Volume 2, No. 3 • Fall 1987

A Model of Mishap Recovery Problem Solving

The recovery process after a simple or critical incident begins with an observation.. Vigilance is essential so that new data are not missed. The new observations must be verified, since there are artifacts and transients which may obscure true findings. Verified data then must be recognized as representing an actual, or potential problem. Failure to do so may result from lack of understanding of what could be problematic, or from complacency generated by the usual “safe” routine. As some problems are more critical than others, an assessment of the importance of a problem is necessary. This assessment will influence how quickly the problem is addressed, and how much additional verification may be needed. It will also determine whether generic failure compensation solutions are immediately required. Most practitioners know what to expect in various situations, and generally have a “list” of expected problems. Initial ideas for responding to actual or potential threats are usually drawn from this list.

Occasionally another problem mimics one on the list, which can lead to faulty decisions.

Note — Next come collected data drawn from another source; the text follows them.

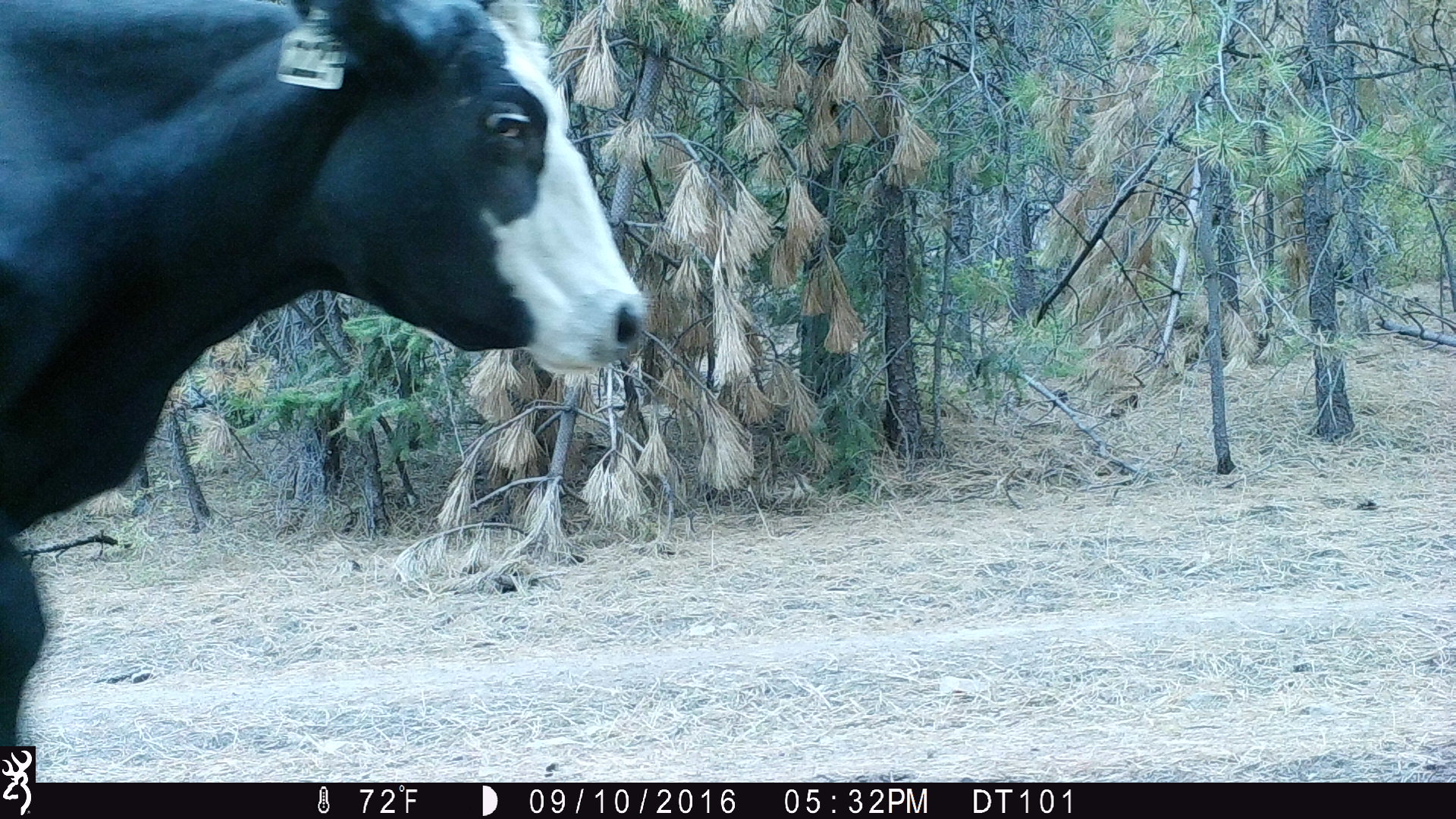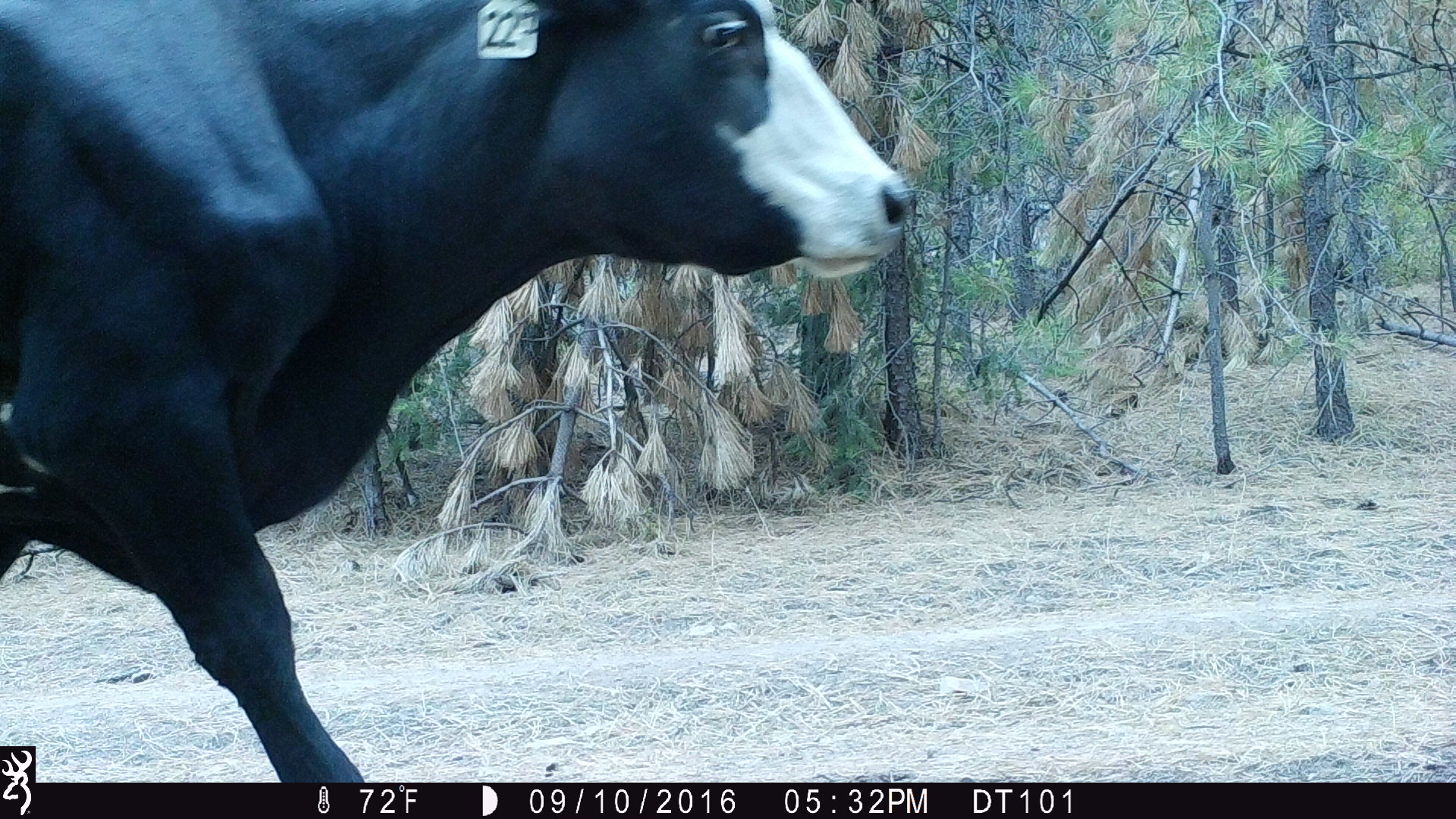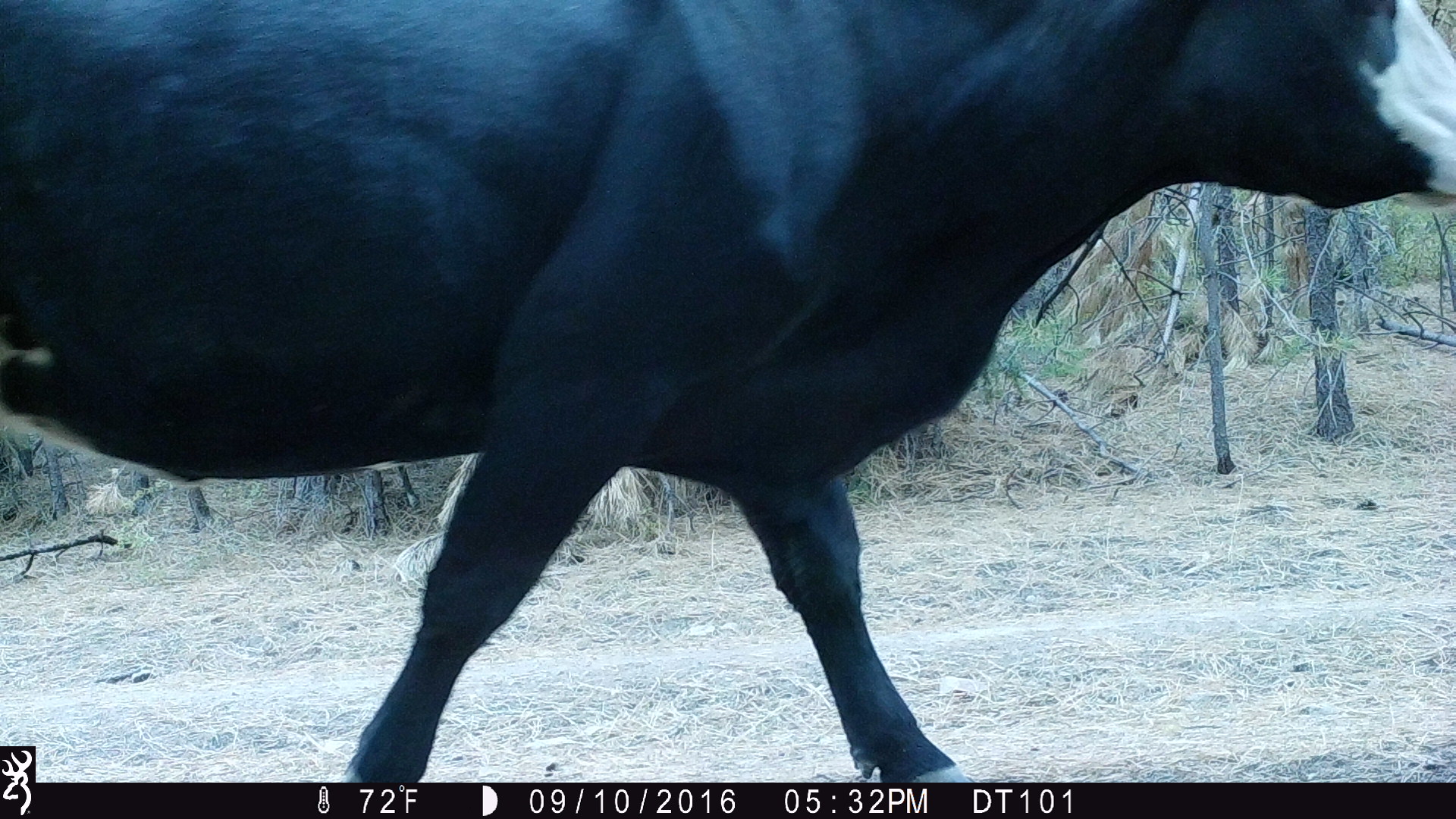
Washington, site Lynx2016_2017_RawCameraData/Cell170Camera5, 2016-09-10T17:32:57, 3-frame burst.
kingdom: Animalia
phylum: Chordata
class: Mammalia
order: Artiodactyla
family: Bovidae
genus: Bos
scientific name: Bos taurus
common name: domestic cattle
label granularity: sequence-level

Solutions are classified as GENERIC -that is they are broad in scope and without specific etiologic foundation, or SPECIFIC -based on specific etiologic hypotheses or knowledge. Generic solutions generally attempt to provide “failure compensation” and to buy time until specific diagnoses and solutions can be definitively implemented. Errors can occur in implementing either generic or specific solutions, and these errors will generate new problems to be solved. The final, and most important step in the process is the re-evaluation of the original problem, its current status, and any additional outstanding problems requiring solutions. Assuming that a problem has been solved without double-checking can lead to catastrophe, and solving one problem may not eliminate the threat to the patient.